Ding! Just add a quart jar of hot tap water morning and night, and you have the perfect, temperature-controlled enclosure. At the first sign of green, the new seedlings will be placed under grow lights and learn to deal with the realities of my chilly little house. But for now they're almost living the good life in their foam-clad Margaritaville. Lucky little bastages...

Sunday, April 5, 2009

Sprung

Today's the first day of spring. I know what the calendar says, but nature's clock has other ideas. Today was so beautiful I could (and can still) taste it.

I spent this liminal afternoon putting together the first half of the garden beds. Who says print news is dead? From where I stand, it's positively writhing with worms.



Seriously, newsprint makes an awesome foundation mulch for a new garden bed. Covered with well-aged manure from a kindly neighbor, partially-composted leaves, and topsoil, it's ready to molder for a couple months until planting time begins in earnest. The new, ultra-rich soil will be planted with sweet corn, squash, and a metric ton of tomatoes. I'll use my older, shadier garden beds to plant root veggies and greens.

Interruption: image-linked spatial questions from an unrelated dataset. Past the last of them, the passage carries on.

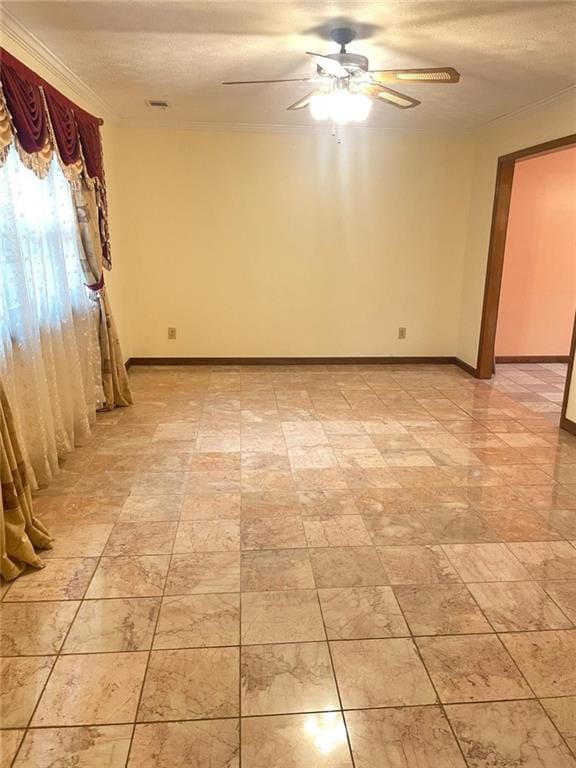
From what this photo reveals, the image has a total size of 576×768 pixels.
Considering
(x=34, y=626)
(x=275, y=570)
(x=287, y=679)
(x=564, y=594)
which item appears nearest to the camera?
(x=287, y=679)

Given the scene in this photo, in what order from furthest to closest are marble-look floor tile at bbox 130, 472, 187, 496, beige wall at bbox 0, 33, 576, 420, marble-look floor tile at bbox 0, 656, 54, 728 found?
beige wall at bbox 0, 33, 576, 420 < marble-look floor tile at bbox 130, 472, 187, 496 < marble-look floor tile at bbox 0, 656, 54, 728

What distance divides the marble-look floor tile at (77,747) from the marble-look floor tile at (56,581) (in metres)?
0.62

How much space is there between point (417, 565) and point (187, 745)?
1228 mm

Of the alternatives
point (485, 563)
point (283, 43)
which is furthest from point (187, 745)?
point (283, 43)

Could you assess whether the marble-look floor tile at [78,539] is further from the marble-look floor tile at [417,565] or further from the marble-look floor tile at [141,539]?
the marble-look floor tile at [417,565]

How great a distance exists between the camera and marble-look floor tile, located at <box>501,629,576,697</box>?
176 cm

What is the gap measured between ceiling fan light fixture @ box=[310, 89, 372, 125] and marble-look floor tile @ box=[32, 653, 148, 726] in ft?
9.14

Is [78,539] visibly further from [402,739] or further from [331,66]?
[331,66]

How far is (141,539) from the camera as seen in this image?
Answer: 8.38ft

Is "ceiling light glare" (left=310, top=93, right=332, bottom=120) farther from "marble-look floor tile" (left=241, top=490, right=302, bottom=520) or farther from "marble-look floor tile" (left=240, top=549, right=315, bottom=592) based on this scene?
"marble-look floor tile" (left=240, top=549, right=315, bottom=592)

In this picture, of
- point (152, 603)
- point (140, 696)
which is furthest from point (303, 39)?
point (140, 696)

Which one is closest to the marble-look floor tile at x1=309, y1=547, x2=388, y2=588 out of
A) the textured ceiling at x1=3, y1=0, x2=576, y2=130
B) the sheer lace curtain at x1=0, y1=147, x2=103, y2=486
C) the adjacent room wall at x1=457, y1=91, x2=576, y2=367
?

Compounding my planting mania, the ever-resourceful manfriend found us a free, jumbo-sized greenhouse frame. This year we'll have eggplant, peppers (hot and sweet), and (with any luck) maybe a gourd or two to add to the harvest. I haven't been this excited about spring in years. I see my planting options expanding, and I'm thoroughly tickled.

Saturday, March 21, 2009

Spring...it's what's for dinner!

It's been a tough winter. I mean as tough as wimps like us Pacific Northwesterners ever see. Temps in the single digits, seven*TEEN* inches of snow. Pity us, oh folks with actual weather. We're just not built for this.

But now it's feeling spring-ish. I'm desperately trying to think about considering setting aside some time to ponder getting my garden together. But in the indefinite interim, I'll scrounge. Last night the man-friend and I went to visit a friend of ours. Her housemate had harvested a large quantity of tender spring stinging nettles (Urtica dioica, for those keeping score at home). I have fond memories of nettle-eatin' from my misspent youth in Alaska, but I haven't harvested any from my home "stash" (they're related to marijuana, you know). So today I picked a bunch:



I steamed 'em thoroughly, combined them with a half-dozen eggs, some fresh parmesan, a few chopped basil leaves, and a diced avocado. This I poured into an oiled glass dish and baked at 350 until all puffy and pretty-looking. Thus was created my first Nettle Frittata:



Which is not to be confused with Nelly Furtado:



This is an important distinction, as frittatas (in all likelihood) originated in Spain, while Furtado is Portuguese. Both nations get surly when their identities are conflated.